MOVIE REVIEW: Wall-to-wall music to lift the soul
Four and a half stars
Directors Alan Elliott, Sydney Pollack
Stars Aretha Franklin, James Cleveland, Mick Jagger
Running time 88 minutes
If only you could have been there?
After watching this never-before-seen footage of Aretha Franklin's 1972 concert, rescued from the Warner Bros vault, you'll feel as though you were. Transcendent is the only word to describe the First Lady of Soul's return to her gospel roots at the New Temple Missionary Baptist Church in Los Angeles, backed by pastor James Cleveland, the Southern California Community Choir and a bunch of handpicked musicians.
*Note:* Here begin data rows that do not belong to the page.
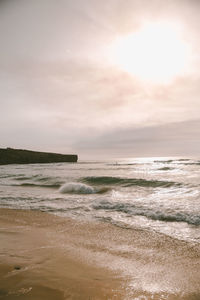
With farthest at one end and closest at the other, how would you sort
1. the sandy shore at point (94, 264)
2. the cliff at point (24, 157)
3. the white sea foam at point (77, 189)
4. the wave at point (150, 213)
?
the cliff at point (24, 157), the white sea foam at point (77, 189), the wave at point (150, 213), the sandy shore at point (94, 264)

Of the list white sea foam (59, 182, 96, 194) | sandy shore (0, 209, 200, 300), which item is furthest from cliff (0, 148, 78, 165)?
sandy shore (0, 209, 200, 300)

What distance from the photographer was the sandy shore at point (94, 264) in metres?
1.64

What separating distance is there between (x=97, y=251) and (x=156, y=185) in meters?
7.96

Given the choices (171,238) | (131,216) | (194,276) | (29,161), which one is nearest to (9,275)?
(194,276)

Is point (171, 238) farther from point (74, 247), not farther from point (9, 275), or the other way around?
point (9, 275)

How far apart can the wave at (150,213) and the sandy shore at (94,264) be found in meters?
1.04

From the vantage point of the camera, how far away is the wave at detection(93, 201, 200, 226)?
4.22 metres

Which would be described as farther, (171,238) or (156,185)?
(156,185)

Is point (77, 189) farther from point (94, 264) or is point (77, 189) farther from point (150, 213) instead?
point (94, 264)

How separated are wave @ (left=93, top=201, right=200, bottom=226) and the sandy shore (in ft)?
3.42

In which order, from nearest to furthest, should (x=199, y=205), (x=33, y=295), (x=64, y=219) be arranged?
(x=33, y=295)
(x=64, y=219)
(x=199, y=205)

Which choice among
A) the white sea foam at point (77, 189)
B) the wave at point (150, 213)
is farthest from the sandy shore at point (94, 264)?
the white sea foam at point (77, 189)

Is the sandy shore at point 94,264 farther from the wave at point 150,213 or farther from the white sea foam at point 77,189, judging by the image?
the white sea foam at point 77,189

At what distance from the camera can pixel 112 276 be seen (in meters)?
1.97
While Cleveland, an old friend, works the crowd with an easy, evangelical bonhomie, Franklin stands a little apart, barely acknowledging the audience between songs. Self-possessed, almost regal in a sparkling white kaftan, she expresses herself through the music - and in this department, she holds nothing back. Franklin's religious reinterpretation of James Taylor's You've Got A Friend is goose bump material.
Her rendition of Amazing Grace, the song from which both the film and the best-selling album upon which it is based take their name, touches upon the divine.
There's something even more powerful about Franklin's performance the second night, during which she lifts the audience out of their respective seats, first with Climbing Higher Mountains and then Never Grow Old.
Sighted in the auditorium, along with Franklin's father, Clarence LaVaughn, and 50s gospel legend Clara Ward, are Mick Jagger, Charlie Watts and director Sydney Pollack, who was hired by Warner Bros to make a film of the concert. Due to difficulties in synching the audio track with the visual print, the project was eventually canned.
Thirty-five years later, Alan Elliott purchased the 20 hours of raw footage, and with the help of sound editor/mixer Serge Perron, produced this pared back 88-minute film. Blessedly free of the scourge of talking head interviews, Amazing Grace is wall-to-wall music.
Franklin repeatedly blocked attempts to release the movie during her lifetime - it's not clear why. And this casts a slight shadow over the experience - since there's a nagging feeling that the music legend's wishes have been over-ridden.
But in the end, the opportunity to see Franklin give one of the greatest gospel performances ever recorded is so precious, one can only hope that her family, who agreed to its release, following her death in August last year, got it right.